L'ennemi qui en double colonne avait tenté d'enlever le pont de St Jean au pas de course fut ainsi dispersé à trois reprises différentes.
Les prussiens établissent de nouvelles batteries et vomissent sur nos soldats une grêle de projectiles.
Nos canons font rage pour leur répondre malgré leur infériorité.
Impassible dans la mitraille, l'amiral Jauréguiberry avec le plus grand sang froid donne ses ordres, dirige ses bataillons.
Il a son cheval tué sous lui par un obus, qui, après avoir traversé le cou de l'animal, blesse mortellement le chef d'état major général du 16e corps, le brave colonel Béraud.
L'amiral tient bon toujours et les soldats électrisés par son exemple, ainsi que les artilleurs en dépit de leurs pertes sensibles, repoussent partout les efforts désespérés des prussiens étonnés, découragés.
Le combat dure depuis plus de cinq heures.
Quand le feu cesse, l'ennemi a perdu plus de deux mille des siens et il renonce à enlever de haute lutte une position si bien défendue.
La nuit arrive se sentant tourné par un ennemi nombreux, Jauréguiberry ordonne la retraite sur Laval, mais nos fantassins qui se tiennent à distance laissent prendre possession du bourg à ces malheureux prussiens qui se croient déjà chez eux.
C'est alors que de tous côtés arrivent nos soldats français pour infliger à l'ennemi un dernier combat et en faire dans le bourg même un véritable massacre à la baïonnette.
Rappelons également le combat à la baïonnette livré par les mobiles de la Dordogne dans la maison même de la ferme de l'Epine. Tous les français présents moururent jusqu'au dernier, une quinzaine environ.
Le combat de Saint-Jean ne finit qu'à huit heures du soir le 15 janvier.

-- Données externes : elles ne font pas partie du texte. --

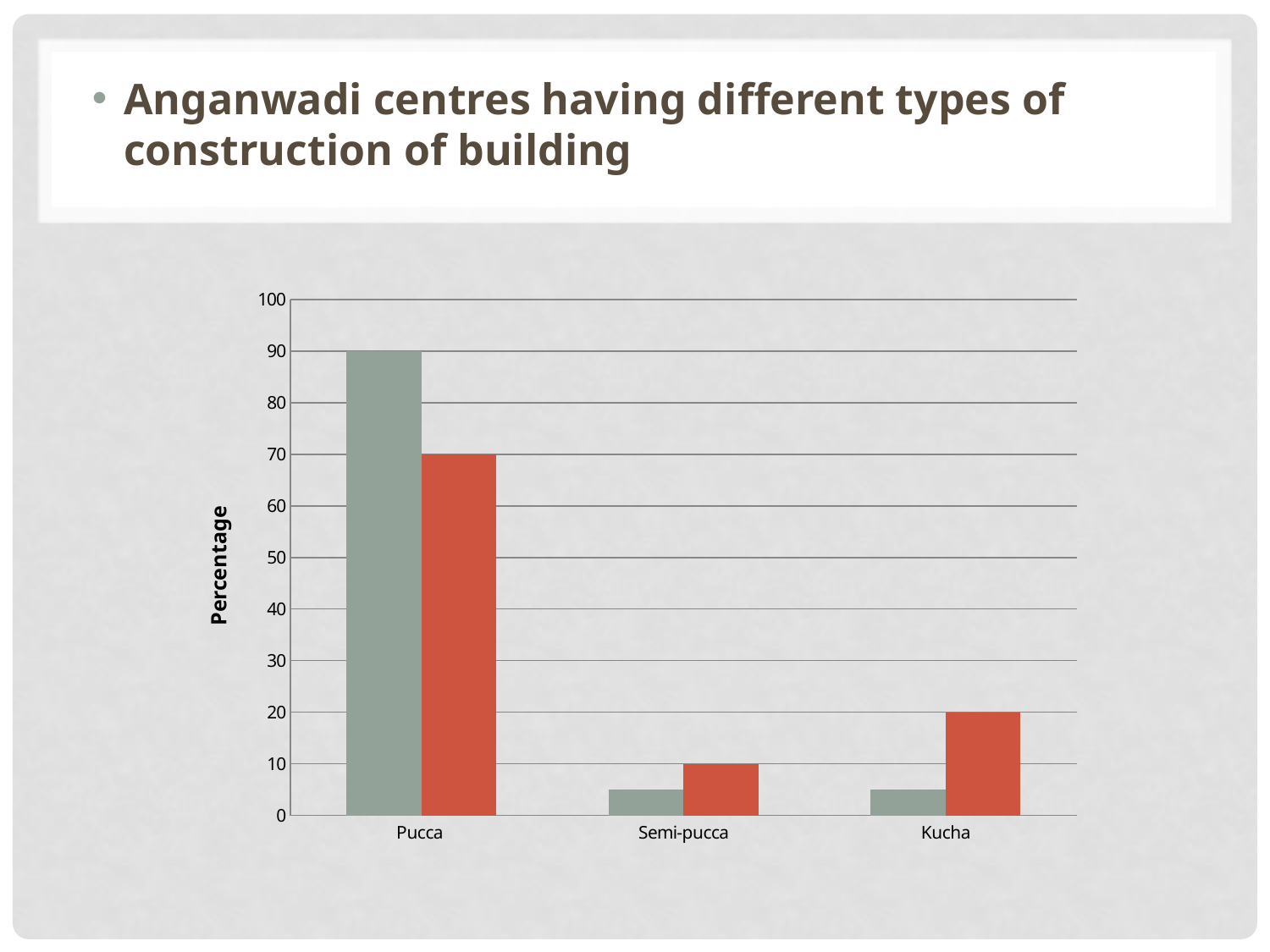
Which has the larger red bar, Kucha or Semi-pucca? Kucha What is the value of the red bar for Kucha? 20 Is the value of the grey bar for Semi-pucca greater or less than 10? less What is the value of the red bar for Semi-pucca? 10 What is the value of the red bar for Pucca? 70 What is the title of the vertical axis of the chart? Percentage Which category has the lowest red bar? Semi-pucca How many categories are shown on the x axis of the chart? 3 What is the value of the grey bar for Pucca? 90 What type of chart is shown on the slide? bar chart Which category has the highest grey bar? Pucca What is the difference between the grey bar and the red bar for Pucca? 20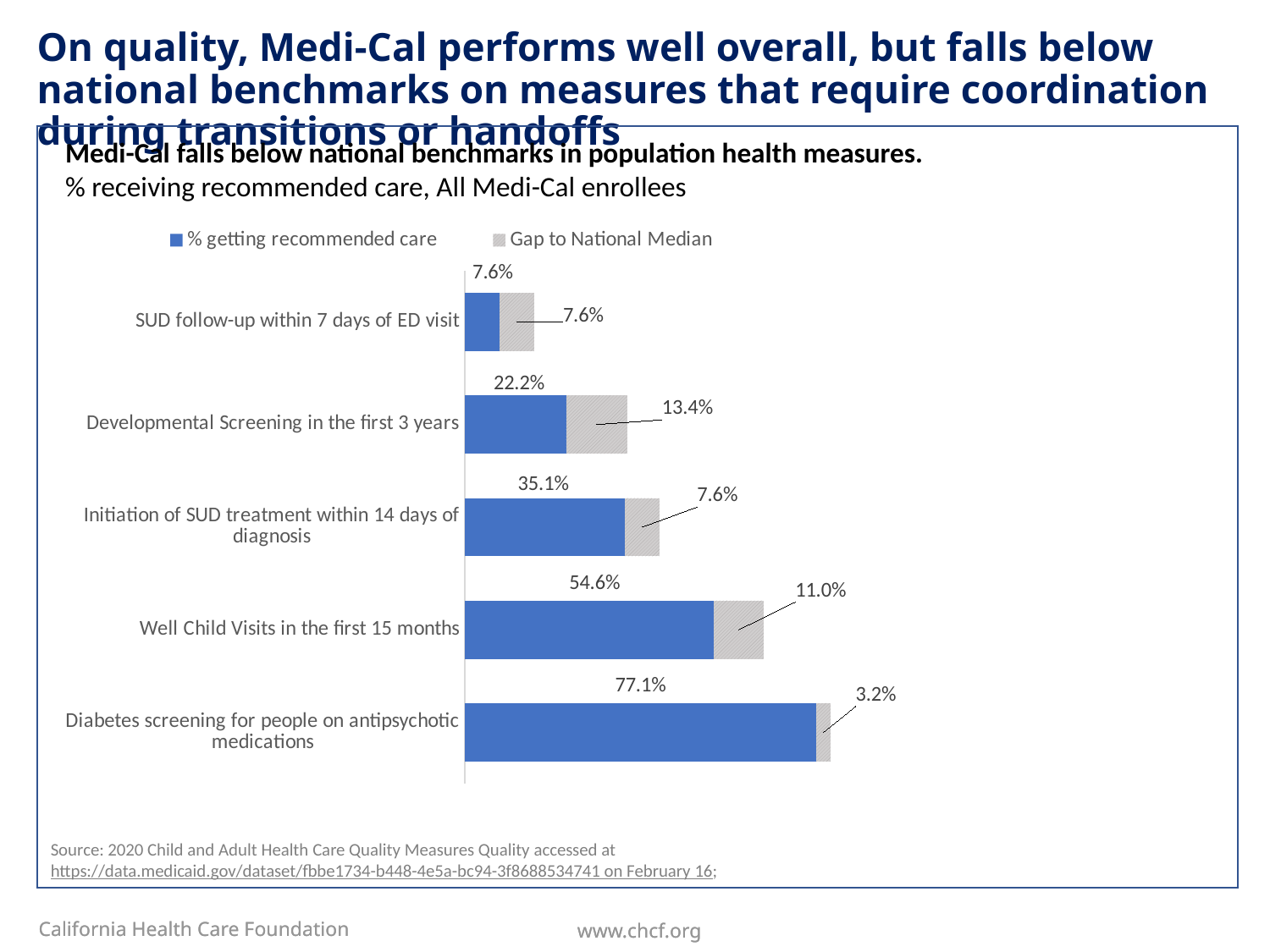
Which measure has the highest % getting recommended care? Diabetes screening for people on antipsychotic medications How many measures are shown in the chart? 5 What is the % getting recommended care for SUD follow-up within 7 days of ED visit? 7.6% Which has a larger Gap to National Median: Well Child Visits in the first 15 months or Initiation of SUD treatment within 14 days of diagnosis? Well Child Visits in the first 15 months What percentage of Medi-Cal enrollees are getting recommended care for Well Child Visits in the first 15 months? 54.6% What is the total of the stacked bar for Developmental Screening in the first 3 years (% getting recommended care plus Gap to National Median)? 35.6% What is the Gap to National Median for Developmental Screening in the first 3 years? 13.4% What type of chart is shown on the slide? Stacked bar chart Which measure has the smallest Gap to National Median? Diabetes screening for people on antipsychotic medications What is the difference in % getting recommended care between Diabetes screening for people on antipsychotic medications and Well Child Visits in the first 15 months? 22.5% How many series does the legend list? 2 Which measure has the lowest % getting recommended care? SUD follow-up within 7 days of ED visit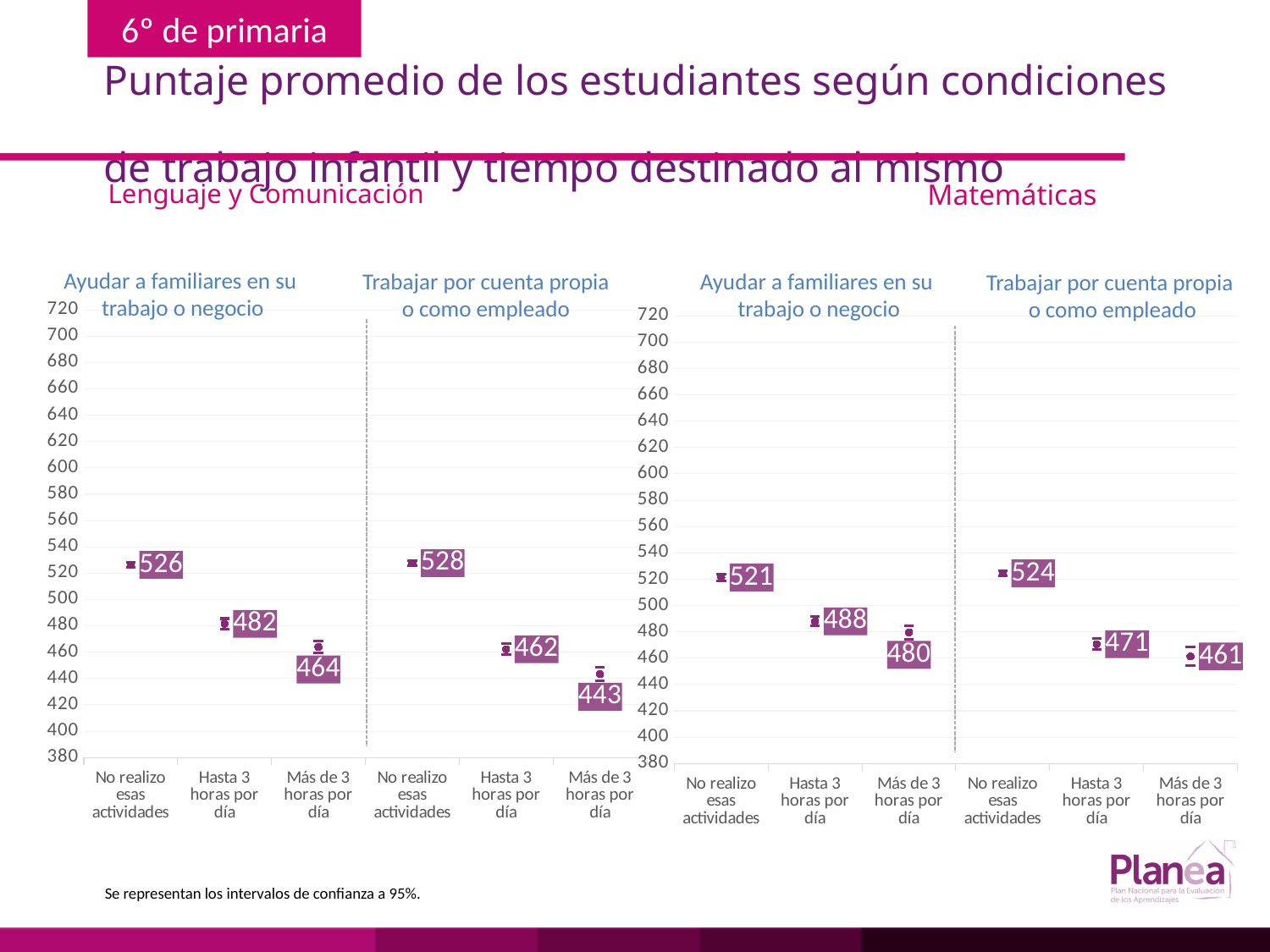
In the Lenguaje y Comunicación chart, what is the average score for students who do not help family members in their work or business ("No realizo esas actividades" under "Ayudar a familiares en su trabajo o negocio")? 526 In the Matemáticas chart, what is the average score for students who help family members up to 3 hours per day? 488 In the Matemáticas chart, what is the average score for students who work on their own or as employees up to 3 hours per day? 471 What does the note at the bottom of the slide say is represented in the charts? Los intervalos de confianza a 95% How many data points are plotted in the Matemáticas chart? 6 In the Lenguaje y Comunicación chart, what is the difference between the score for students who do not help family members (526) and those who help more than 3 hours per day (464)? 62 In the Lenguaje y Comunicación chart, do the scores rise or fall as the hours spent helping family members increase? Fall In the Lenguaje y Comunicación chart, which category has the lowest average score? Más de 3 horas por día (Trabajar por cuenta propia o como empleado) In the Lenguaje y Comunicación chart, what is the average score for students who work on their own or as employees more than 3 hours per day? 443 In the Matemáticas chart, which category has the highest average score? No realizo esas actividades (Trabajar por cuenta propia o como empleado) In the Matemáticas chart, which is larger: the score for helping family members more than 3 hours per day or the score for working on one's own more than 3 hours per day? Helping family members more than 3 hours per day (480) In the Matemáticas chart, what is the difference between the score for students who do not work on their own (524) and those who work more than 3 hours per day (461)? 63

Le bourg était jonché de cadavres prussiens et le lendemain matin dés l'aube on en retrouvait plus un.
Si les débris de la deuxième armée de la Loire ont pu regagner Laval pour s'y réorganiser et s'y reposer, c'est grâce à la résistance du 16e corps à Saint-Jean-sur-Erve.
A la suite de ce combat les prussiens ont exigé de la population l'énorme contribution de guerre de 20281F.
Pendant les dix sept jours qu'ils sont restés à Saint-Jean-sur-Erve, les allemands ont fait des réquisitions de toute sorte dont le total est évalué à 150000F au moins.
Pour perpétuer le souvenir, honorer le sacrifice et la vaillance des nobles victimes françaises tombées au champ d'honneur pendant cette terrible journée du quinze janvier 1871, pour rappeler à jamais l'exemple de ces braves soldats français aux générations futures, un monument commémoratif a été élevé à la limite du bourg, à la jonction des routes de Laval au Mans et de St Jean à St Léger.